The truth, while much less dramatic, is actually more interesting.
Here are the most common ways real-life hackers actually get passwords:
The easiest and most common way that hackers get passwords is from data breaches, in which huge amounts of user data has already been leaked or stolen from companies. This data, which often includes usernames and passwords, is compiled into databases and may be sold on the dark web or downloaded freely on forums.
Thanks to the fact that many people reuse their passwords, attackers can use stolen passwords from one company’s data breach to steal accounts at other companies, even if they have stronger security.
After obtaining a list of usernames and passwords from one company’s data breach, attackers can try credential stuffing, which is the use of automated bots to try every username/password combination on another website, like a social media site, until one of them works.
If an attacker has a username (or list of usernames) but no passwords, he can still guess from a list of the most commonly used passwords (e.g. 12345, abc123, qwerty) in a technique called password spraying.
Because many sites limit the number of guesses per user, password spraying is most effective when distributed across a wide range of usernames.
A similar but more difficult method is a brute-force attack, in which an attacker attempts to guess all possible passwords until the correct one is found.
Brute-forcing is computationally expensive, but can be successful quickly if the password is short enough, or if the attacker already has some information about the password.
One very effective way to steal someone’s password is to trick them into entering it on a phony login screen, which is a form of phishing.
Phishing works so well because the weakest link in any security system will always be the human factor. It doesn’t matter how sophisticated your security software is; if you can fool a human with the right credentials, you’re in.
Phishing is just one form of social engineering, a broader class of attacks that preys on human gullibility.
Employees at some companies have been conned into giving up passwords by scammers impersonating high-ranking managers over email, text, or even on the phone. It’s a surprisingly effective technique—employees at medium to large companies may have never met their CEO and wouldn’t recognize their voice.
Keylogging is the computing equivalent of a wiretap. But instead of recording audio from a phone, it records all keystrokes made on a computer.
Often installed through malware, software keyloggers can “listen” to your keyboard and send the recorded keystrokes back to their creator, who can then use context to determine which keystrokes make up your passwords.
The lowest-tech option is often the most effective. If someone wants your password and is physically close to you, all they need to do is look over your shoulder.
Some passwords don’t need to be stolen, because they are already known.
That is often the case with many hardware devices that come with default login credentials. If you’ve never changed the default password for your Wi-Fi router, for example, someone could gain access simply by entering username: admin, password: admin.
How to prevent hackers from getting your passwords
So how can you stop hackers from getting your passwords? Make yourself a more difficult target by taking a few simple steps toward better password security:
- Watch out for phishing attacks. Don’t click any links with suspicious URLs, even if they appear to come from a trusted source.
- Change the default password on your router.

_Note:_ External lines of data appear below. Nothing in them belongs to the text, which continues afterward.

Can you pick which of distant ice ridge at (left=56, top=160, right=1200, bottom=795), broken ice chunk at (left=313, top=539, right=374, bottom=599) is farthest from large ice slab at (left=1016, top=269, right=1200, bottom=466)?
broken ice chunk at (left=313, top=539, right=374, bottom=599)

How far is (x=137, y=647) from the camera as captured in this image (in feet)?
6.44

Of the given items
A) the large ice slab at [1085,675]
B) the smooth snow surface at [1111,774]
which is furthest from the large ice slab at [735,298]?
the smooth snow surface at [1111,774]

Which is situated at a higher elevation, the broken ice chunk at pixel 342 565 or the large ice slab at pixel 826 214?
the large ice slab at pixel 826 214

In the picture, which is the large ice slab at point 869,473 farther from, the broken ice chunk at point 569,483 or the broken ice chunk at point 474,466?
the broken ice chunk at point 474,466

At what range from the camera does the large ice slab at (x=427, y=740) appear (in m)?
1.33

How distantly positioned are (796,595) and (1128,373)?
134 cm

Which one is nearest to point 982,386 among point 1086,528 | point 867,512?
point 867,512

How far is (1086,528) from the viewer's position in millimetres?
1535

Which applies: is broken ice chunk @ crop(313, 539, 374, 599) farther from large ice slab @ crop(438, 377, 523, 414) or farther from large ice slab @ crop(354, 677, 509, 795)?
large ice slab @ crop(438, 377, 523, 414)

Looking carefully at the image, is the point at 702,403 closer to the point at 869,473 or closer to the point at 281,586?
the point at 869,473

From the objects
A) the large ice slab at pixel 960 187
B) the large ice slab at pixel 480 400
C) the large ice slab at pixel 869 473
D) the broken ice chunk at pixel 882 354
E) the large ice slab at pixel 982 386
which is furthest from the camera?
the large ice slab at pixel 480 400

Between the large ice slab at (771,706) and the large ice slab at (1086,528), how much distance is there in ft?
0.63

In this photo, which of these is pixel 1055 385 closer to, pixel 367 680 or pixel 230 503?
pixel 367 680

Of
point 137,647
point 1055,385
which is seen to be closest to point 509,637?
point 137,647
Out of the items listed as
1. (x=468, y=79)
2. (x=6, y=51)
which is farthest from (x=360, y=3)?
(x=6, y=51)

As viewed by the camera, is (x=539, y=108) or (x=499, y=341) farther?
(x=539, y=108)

- Use 2-factor authentication wherever possible.
- Don’t reuse passwords. Every account you own should have its own unique password.
- Strengthen your passwords. Use our random password generator to create strong passwords of any length.
- Use a password manager. A good password manager can generate and store strong, unique passwords for all your online accounts without straining your memory.
By creating a password with special characters (I.e. ($@?!/, etc.) does that make the password more secure? I copied this blurb from a q&a session in the router company’s user guide.
“ Do special characters make your password more secure?
The truth is they don’t. Special character in passwords is a way to avoid using simple dictionary words which would make it easy to guess. Otherwise, they are no more secure than using mixed case like lower and upper case characters.”
I don’t understand how a password management company can manage a list of secure passwords with any guarantees that it will not be hacked just like every other website. Please explain to me how this security is…secure.
One reason is password manager services likely use zero-knowledge encryption, which means the provider itself does not know or have access to your data. Only the user has the primary password. So even in the event of a hack of the password manager’s servers, the hacker will not be able to find out your primary password or your logins.